Paula Goodgame, a 17-year-old junior at St. Petersburg Catholic High School in St. Petersburg, Fla., was told by school officials she wasn't allowed to bring her girlfriend of four months, Anjali Persad (who attends a nearby private school), to prom, BuzzFeed reports. Taking to Twitter last week, Goodgame wrote she received an email from her guidance counselor, saying she wasn't allowed to bring Persad to the dance.
"A week before prom and I'm not allowed to take my girlfriend...it's not like we already bought what we were gonna wear or anything..." Goodgame wrote.
The teen was pointed to the school's prom guidelines, which state "escorts must be of the opposite gender." Goodgame, a new student to the Catholic school, wasn't aware of the rule, however, and initially sent a teacher an email about the matter.
"I just transferred here and I don't exactly have too many friends, and that added on with the social anxiety of prom makes me feel like prom would be awkward for me," the student wrote to a teacher in an email she shared with BuzzFeed. "Because of that and news I heard from my friend, I was asking for confirmation if I could bring my girlfriend to prom. That way I could have a familiar face in the crowd and be with my date."
When the teacher didn't respond to her message, Goodgame then reached out to her guidance counselor, who confirmed the rule that "students are not allowed to bring people of the same sexes" as their date. The counselor then offered some "advice":
"However, if you could have one of your male friends ask her as his date that would probably work," the counselor wrote.

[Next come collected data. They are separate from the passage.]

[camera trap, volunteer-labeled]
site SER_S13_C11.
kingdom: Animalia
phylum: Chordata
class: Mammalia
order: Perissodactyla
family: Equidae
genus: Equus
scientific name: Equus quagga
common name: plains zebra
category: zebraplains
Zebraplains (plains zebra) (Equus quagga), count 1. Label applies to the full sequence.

Speaking to BuzzFeed, Goodgame said the response was "a huge surprise because of how rude it was...because it was coming from someone I'm supposed to confide in."

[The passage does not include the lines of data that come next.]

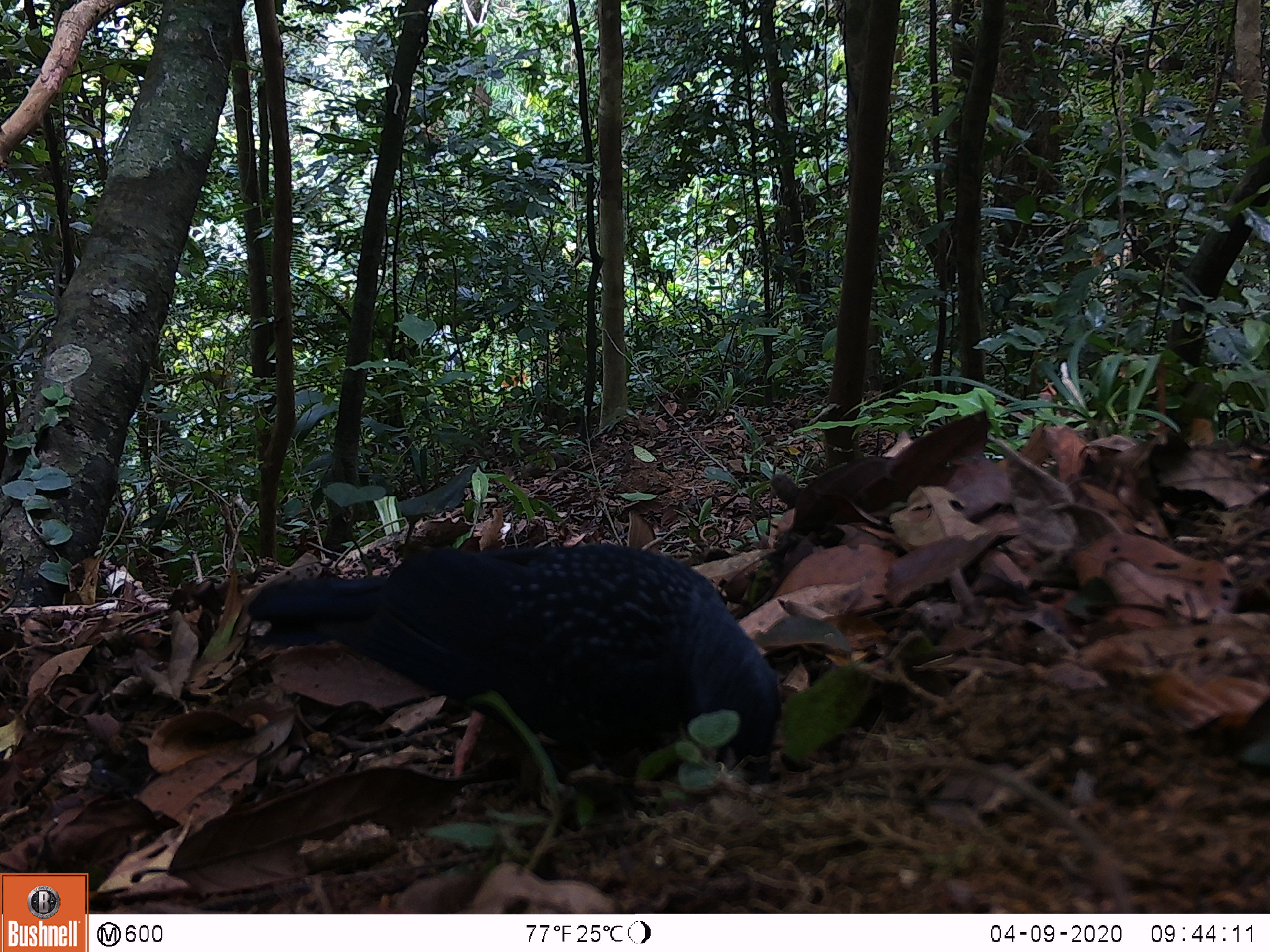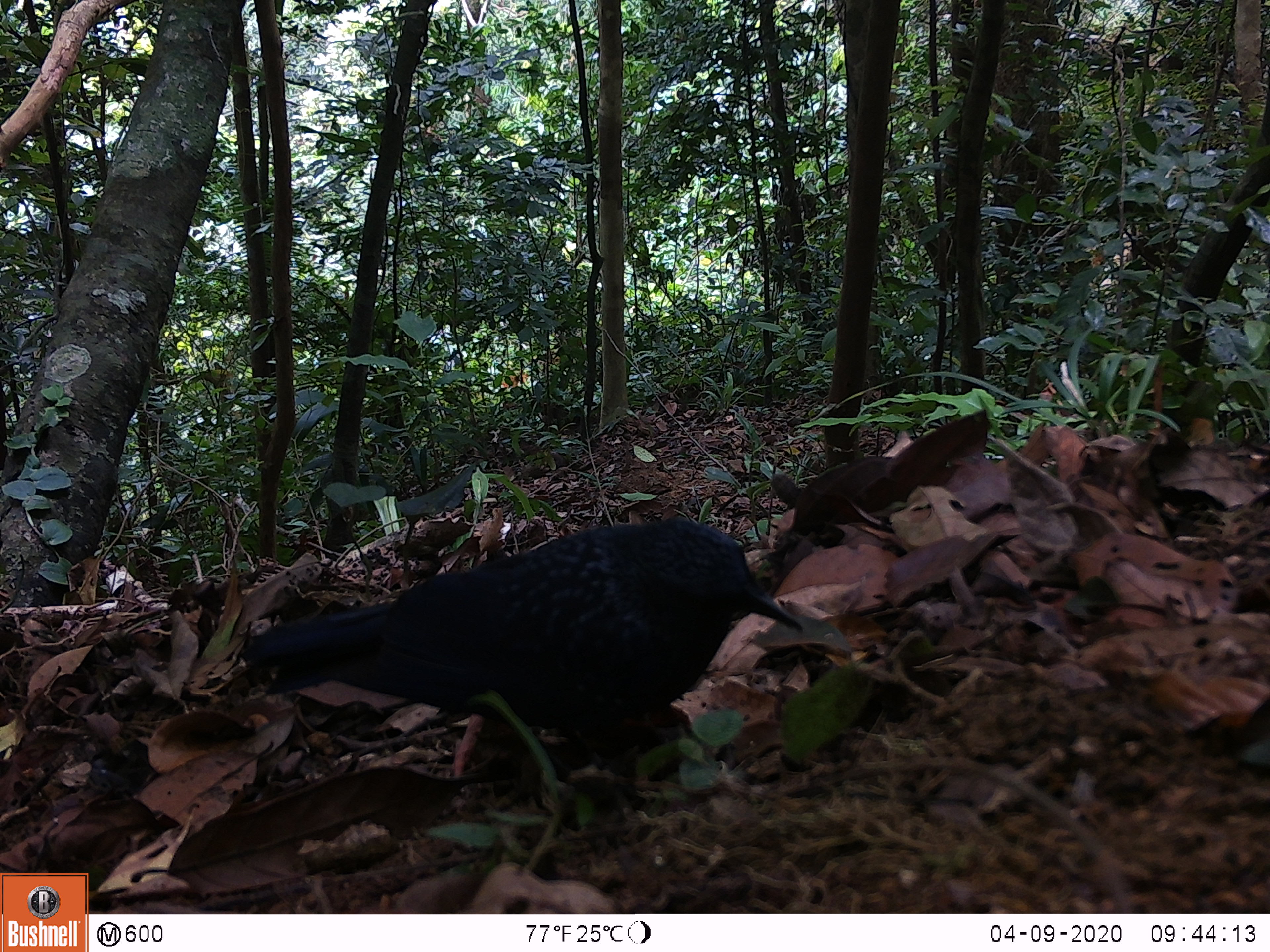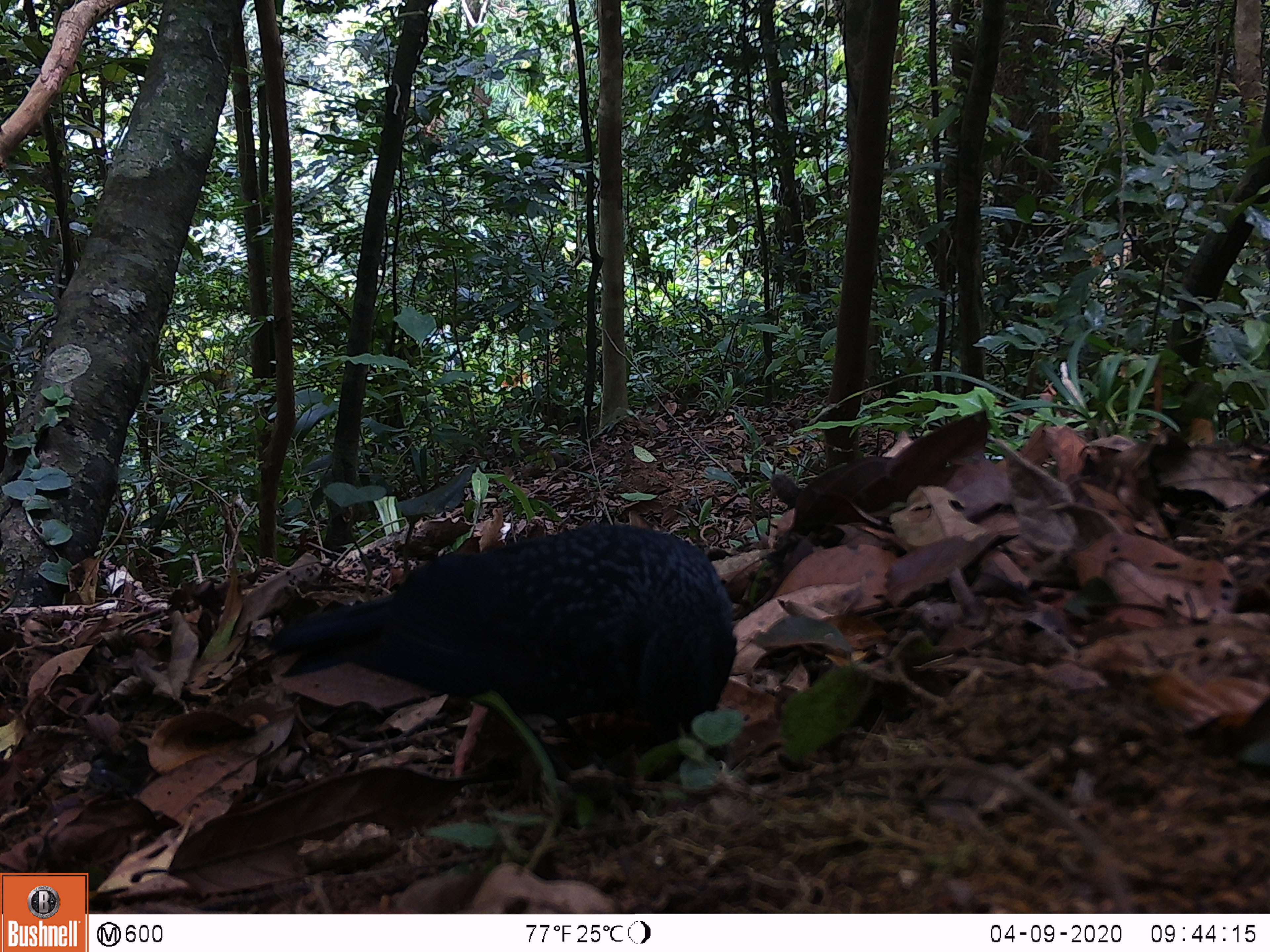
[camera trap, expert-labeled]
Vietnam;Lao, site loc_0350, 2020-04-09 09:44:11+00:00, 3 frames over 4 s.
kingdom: Animalia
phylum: Chordata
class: Aves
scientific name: Aves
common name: bird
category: unidentified bird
Unidentified bird (bird) (Aves). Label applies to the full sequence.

Twitter users seemed to be equally outraged. After the teen tweeted about the incident, her message went viral, receiving more than 9,000 shares. BuzzFeed reports some Twitter users even sent emails to the school expressing their disgust.

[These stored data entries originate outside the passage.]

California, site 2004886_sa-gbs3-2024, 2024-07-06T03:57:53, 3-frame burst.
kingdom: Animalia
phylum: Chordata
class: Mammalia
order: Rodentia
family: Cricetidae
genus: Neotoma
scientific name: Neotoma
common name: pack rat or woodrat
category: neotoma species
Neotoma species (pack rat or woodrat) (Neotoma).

After the outpouring response to Goodgame's story, the teen wrote she and her girlfriend "never expected this," adding they "appreciate all this love and support. So a big thank you to everyone."
Persad also spoke with BuzzFeed about the incident and Twitter's response to the couple.
"I really love all the love and support we've received since the tweet blew up, It's been really amazing watching the LGBT community stick up for each other," she said. "I hope that all other LGBT students in our situation can find courage to stand up for themselves and for others so we can find equality for all."
Goodgame added parents and friends in her community are accepting and supportive of her relationship.
"There are other gay people at the school, and a couple of the students there have gay parents. No one really expected this to come about, especially me and my friends," Goodgame said. "My family and my best friend's family is Catholic and they're supportive of what I do because they believe in 'love thy neighbor' despite who that 'neighbor' is."
Though it's unclear if Goodgame's school will change its position, the couple attended Persad's school dance last weekend.
"If she can't go to my prom, then that prom is not worth going to," Persad told BuzzFeed. "You're supposed to have that whole 'magical' night with someone special, ya know? It wouldn't be worth it without her."